The UK blue-chip index nudged just 6 points higher to 5,855.08.
Later this morning, we get UK data on construction, which should add to the picture of devastation provided by the services numbers on Tuesday.
Then, in the US we have the US ADP unemployment reading, providing the warm-up for Fridays non-farm payrolls, which are expected to be a horror show.
“For now, markets appear to be pricing in the prospect that economic activity can improve from here on in, and while that may well be true, we still dont know the extent of the economic damage that has been done already,” said Michael Hewson of the almost sanguine reaction to the increasingly dire economic stats being released daily.

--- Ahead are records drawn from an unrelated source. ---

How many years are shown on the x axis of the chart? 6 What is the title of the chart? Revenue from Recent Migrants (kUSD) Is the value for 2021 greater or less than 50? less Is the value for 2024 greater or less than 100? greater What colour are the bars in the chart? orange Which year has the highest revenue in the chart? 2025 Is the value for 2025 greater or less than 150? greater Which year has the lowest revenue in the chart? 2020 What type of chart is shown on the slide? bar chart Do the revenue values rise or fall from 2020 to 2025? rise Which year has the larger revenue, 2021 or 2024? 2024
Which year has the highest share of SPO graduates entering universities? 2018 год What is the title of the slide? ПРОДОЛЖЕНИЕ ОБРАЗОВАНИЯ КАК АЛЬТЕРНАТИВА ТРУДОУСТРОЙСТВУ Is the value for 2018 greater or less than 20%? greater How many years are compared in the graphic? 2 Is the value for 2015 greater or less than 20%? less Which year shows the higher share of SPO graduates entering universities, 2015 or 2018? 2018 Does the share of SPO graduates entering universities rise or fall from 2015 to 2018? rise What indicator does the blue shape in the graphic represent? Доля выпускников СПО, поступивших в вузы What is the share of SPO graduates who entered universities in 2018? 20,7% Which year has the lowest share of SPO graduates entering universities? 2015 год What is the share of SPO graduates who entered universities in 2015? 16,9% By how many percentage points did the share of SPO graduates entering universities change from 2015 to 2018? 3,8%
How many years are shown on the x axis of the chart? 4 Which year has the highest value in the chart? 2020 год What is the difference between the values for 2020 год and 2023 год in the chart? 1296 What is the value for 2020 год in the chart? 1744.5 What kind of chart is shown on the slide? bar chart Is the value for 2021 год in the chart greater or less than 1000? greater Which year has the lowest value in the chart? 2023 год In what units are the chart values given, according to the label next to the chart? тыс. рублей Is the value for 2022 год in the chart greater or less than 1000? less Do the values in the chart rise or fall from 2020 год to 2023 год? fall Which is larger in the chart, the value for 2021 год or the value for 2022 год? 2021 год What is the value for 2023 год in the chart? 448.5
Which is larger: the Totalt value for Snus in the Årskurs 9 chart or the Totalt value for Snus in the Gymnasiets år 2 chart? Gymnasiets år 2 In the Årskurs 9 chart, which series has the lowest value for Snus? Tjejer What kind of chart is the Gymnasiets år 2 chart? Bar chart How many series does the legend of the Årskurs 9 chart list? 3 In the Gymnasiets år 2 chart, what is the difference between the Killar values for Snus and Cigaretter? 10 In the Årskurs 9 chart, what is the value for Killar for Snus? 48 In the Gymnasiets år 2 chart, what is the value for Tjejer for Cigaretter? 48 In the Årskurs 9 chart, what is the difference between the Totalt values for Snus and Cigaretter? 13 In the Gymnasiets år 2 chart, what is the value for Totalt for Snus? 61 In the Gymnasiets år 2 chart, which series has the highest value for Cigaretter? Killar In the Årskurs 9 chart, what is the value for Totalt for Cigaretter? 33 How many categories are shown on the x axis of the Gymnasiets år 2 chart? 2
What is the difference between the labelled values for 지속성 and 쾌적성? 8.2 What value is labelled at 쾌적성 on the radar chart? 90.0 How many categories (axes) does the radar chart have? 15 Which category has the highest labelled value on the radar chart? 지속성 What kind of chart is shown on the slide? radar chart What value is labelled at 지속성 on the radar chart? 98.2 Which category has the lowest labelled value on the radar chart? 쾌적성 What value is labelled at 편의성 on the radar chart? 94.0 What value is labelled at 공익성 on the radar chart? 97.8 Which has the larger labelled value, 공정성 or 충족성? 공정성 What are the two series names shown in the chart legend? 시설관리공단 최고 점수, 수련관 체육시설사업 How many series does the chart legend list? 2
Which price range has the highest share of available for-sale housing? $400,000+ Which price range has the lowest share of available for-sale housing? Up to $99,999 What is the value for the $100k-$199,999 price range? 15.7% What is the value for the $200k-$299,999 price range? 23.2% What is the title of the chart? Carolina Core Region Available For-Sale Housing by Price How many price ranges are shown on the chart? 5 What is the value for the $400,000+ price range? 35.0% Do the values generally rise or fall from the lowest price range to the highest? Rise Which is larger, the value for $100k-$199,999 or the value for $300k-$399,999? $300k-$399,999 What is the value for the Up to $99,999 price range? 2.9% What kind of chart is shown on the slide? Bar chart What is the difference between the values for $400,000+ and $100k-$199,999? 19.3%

“This is important given that some of the damage could well be very difficult to repair and bounce back from, meaning that instead of a “V” or “U” shaped recovery we could well see more of a gradual, and very long 'U'.
“This means there is a real risk that markets may well be underestimating the longer-term consequences of the changes that are taking place, and looking past the continued dire data.”
The FTSE 100 risers list was dominated by defensive stocks with online grocer Ocado (LON:OCDO) leading the way with a 3.6% gain after reporting a more than 40% rise in revenues.
Cruise operator Carnival (LON:CCL) was off 3.1% after its rival warned over its survival chances.